Because not being the sharpest knife in the box to start with and then spending several years being banged on the head for a job is really going to turn out someone with the brain power to run NZ.


by Tim Watkin on December 13, 2013
Tim Watkin

Rich, that did make me LOL. I was meaning he'd be appealing to a voting audience, not that he'd be any good! (But who knows? I don't know the man at all).

As for candidates, I agree. I know they're going through some selectio and vetting as we speak and of course they say they're being very rigorous. And yes they'll pick up some from others parties, as Richard says, I'm sure. But it's hard enough for major parties to get quality candidates (Gilmour anyone?). Look at the Alliance or United Future and even NZF to see how hard it is for smaller parties to get solid folk. Yep, there could well be issues there.

by stuart munro on December 13, 2013
stuart munro

There doesn't seem to be much to object to in Colin Craig. If he can parlay that into a genuine conservatism, without losing a focus on honesty, he and his party might do quite well - it is an underexploited niche in today's parliament.

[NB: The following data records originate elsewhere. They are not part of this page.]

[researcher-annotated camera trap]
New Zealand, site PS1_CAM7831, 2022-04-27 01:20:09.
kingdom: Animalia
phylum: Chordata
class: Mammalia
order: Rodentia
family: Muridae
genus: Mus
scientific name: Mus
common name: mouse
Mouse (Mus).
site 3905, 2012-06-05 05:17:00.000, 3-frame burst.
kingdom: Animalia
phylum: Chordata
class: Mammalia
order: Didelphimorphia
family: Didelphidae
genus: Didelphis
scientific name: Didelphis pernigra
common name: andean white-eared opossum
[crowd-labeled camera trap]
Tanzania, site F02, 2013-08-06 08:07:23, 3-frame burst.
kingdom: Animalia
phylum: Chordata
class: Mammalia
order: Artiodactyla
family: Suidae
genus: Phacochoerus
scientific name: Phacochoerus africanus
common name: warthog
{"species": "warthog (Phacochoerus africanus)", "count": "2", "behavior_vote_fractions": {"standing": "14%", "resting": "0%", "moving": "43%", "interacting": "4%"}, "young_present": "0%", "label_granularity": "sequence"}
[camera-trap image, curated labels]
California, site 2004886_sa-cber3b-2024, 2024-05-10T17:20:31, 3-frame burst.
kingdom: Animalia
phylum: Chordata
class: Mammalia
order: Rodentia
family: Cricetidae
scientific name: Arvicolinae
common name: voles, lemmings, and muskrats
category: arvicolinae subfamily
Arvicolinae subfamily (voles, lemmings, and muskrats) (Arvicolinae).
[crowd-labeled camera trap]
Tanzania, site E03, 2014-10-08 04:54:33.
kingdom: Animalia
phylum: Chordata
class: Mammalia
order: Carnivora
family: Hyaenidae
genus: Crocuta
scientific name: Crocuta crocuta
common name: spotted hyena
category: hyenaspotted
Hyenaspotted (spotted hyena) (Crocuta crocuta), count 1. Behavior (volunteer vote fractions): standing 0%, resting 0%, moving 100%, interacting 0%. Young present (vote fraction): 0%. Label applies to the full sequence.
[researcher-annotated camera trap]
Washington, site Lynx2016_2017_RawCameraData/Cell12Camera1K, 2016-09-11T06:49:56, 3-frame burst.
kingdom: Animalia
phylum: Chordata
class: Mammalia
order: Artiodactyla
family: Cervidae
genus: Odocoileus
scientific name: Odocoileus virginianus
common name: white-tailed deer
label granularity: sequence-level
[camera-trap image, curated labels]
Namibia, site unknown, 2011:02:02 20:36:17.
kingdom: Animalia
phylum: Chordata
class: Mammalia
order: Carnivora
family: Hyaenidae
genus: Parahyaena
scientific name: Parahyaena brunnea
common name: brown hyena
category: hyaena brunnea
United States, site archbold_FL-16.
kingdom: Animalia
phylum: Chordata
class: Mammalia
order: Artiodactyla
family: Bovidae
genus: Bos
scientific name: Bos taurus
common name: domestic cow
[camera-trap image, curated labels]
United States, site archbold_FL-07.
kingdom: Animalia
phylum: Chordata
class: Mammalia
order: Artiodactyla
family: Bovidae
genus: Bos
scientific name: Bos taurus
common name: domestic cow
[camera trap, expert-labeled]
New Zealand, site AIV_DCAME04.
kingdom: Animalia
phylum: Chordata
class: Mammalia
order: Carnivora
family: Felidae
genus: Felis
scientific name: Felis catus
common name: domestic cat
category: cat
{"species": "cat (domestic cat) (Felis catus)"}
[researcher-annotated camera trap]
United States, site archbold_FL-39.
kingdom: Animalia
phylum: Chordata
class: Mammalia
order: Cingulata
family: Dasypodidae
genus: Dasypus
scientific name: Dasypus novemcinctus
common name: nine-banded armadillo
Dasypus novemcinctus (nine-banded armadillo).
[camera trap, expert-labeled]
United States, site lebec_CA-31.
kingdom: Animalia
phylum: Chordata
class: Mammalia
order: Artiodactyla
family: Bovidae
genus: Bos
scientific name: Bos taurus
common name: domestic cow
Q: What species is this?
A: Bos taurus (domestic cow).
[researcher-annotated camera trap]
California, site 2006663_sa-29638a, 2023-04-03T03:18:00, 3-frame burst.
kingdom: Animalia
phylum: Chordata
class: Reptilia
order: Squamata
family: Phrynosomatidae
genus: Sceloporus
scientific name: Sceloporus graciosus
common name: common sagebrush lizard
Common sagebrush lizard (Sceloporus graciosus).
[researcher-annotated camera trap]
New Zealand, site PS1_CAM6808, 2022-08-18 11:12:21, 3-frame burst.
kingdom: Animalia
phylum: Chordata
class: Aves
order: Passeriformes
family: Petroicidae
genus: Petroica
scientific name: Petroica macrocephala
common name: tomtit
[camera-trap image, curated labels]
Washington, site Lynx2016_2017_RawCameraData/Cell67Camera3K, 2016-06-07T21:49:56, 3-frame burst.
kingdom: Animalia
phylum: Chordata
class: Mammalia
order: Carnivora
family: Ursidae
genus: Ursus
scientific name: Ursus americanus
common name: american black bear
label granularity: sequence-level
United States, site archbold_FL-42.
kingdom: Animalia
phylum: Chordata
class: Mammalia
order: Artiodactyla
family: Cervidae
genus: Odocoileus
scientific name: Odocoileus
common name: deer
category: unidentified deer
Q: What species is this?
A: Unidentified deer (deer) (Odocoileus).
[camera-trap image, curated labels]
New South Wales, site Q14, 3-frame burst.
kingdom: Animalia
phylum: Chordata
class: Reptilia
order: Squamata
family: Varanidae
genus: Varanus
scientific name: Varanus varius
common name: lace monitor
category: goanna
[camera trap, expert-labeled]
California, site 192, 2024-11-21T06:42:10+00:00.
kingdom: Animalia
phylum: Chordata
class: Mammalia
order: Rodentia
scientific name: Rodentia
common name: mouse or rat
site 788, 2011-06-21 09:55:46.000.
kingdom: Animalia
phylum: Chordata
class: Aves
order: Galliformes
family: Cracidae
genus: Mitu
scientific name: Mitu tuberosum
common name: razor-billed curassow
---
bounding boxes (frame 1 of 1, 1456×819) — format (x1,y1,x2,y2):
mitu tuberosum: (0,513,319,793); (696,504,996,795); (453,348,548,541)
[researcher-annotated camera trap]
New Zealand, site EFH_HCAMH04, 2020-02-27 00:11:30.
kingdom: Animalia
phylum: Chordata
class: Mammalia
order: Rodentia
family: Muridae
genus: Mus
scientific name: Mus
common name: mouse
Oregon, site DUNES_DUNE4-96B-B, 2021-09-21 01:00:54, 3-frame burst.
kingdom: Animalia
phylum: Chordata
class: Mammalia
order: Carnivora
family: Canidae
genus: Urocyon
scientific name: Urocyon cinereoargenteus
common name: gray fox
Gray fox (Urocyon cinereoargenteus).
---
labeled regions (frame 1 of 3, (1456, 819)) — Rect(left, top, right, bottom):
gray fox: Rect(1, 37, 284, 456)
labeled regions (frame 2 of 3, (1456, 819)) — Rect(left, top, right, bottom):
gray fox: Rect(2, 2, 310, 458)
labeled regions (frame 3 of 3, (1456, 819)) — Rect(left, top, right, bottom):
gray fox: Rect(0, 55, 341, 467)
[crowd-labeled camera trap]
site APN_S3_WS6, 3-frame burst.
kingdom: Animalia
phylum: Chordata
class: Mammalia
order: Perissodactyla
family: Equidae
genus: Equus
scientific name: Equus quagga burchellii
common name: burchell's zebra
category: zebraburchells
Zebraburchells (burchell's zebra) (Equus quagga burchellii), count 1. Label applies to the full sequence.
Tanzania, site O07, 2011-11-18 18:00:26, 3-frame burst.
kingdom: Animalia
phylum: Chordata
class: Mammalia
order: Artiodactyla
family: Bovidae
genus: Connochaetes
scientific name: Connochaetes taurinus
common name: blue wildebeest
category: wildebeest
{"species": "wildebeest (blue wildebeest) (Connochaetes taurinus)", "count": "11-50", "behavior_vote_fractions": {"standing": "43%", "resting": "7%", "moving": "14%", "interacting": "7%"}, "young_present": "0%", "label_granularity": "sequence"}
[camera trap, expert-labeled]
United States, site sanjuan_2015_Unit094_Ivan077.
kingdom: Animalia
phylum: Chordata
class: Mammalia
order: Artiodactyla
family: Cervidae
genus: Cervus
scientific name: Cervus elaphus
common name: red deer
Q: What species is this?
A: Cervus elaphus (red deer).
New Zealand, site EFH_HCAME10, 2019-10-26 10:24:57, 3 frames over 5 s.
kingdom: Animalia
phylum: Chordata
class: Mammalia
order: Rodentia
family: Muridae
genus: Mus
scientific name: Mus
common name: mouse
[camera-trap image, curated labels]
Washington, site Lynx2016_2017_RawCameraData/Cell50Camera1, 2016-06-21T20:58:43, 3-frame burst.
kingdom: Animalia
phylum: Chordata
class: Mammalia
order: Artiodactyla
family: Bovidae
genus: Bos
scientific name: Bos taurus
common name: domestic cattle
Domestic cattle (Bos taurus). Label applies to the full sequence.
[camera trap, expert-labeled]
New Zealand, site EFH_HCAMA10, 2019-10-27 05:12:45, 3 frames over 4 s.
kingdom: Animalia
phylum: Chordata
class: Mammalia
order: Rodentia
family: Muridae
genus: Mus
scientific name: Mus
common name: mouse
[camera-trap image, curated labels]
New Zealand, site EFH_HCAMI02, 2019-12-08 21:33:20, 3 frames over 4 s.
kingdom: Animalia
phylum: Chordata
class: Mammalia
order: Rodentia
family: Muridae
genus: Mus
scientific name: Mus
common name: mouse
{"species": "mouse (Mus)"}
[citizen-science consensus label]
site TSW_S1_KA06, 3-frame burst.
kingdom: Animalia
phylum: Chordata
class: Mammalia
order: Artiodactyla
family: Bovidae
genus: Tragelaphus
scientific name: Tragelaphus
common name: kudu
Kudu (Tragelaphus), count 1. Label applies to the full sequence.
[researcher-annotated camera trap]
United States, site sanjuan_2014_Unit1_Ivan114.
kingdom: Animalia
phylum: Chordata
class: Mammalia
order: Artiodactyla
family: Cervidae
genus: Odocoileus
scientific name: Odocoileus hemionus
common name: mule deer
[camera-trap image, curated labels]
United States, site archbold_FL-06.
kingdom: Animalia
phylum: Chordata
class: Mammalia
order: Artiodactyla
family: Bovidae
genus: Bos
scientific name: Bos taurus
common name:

The problem will be constraining his ambitious colleagues - as it was for Candaules, Edward IV, Lenin, and David Lange.

by Christopher Nimmo on December 14, 2013
Christopher Nimmo

When the Conservatives first launched there was a Chinese version of their website that described the party as a Confucian party (if you trust google translate). I think that this is a pretty good desciption of their philosophy and policies.

by stuart munro on December 14, 2013
stuart munro

Confucius had more than a few good ideas - but it may be that the description is of trying to be all things to all people - Confucian to Asian migrants, Christian to Christian conservatives,  Conspiratorial to conspiracy theorists... That would be Key's game, and the niche is already taken.

by Alan Johnstone on December 15, 2013
Alan Johnstone

I read in the news this morning Colin Craig using the term "catfight" to describe a potential Paula vs Christine battle in upper harbour.

Seriously, "catfight"? Dreadful sexist language that doesn't paly well with female voters.

He needs a filter between his mind and the media.

by Andrew Osborn on December 15, 2013
Andrew Osborn

Alan:Dreadful sexist language that doesn't play well with female voters.

But that statement is also sexist if you think about it.  ;-)

The point being that if you've got the press against you then no matter how you moderate your language, they'll always find something to take issue with.

by Alan Johnstone on December 15, 2013
Alan Johnstone

Perhaps, however I wrote this after hearing my wifes reaction to the quote.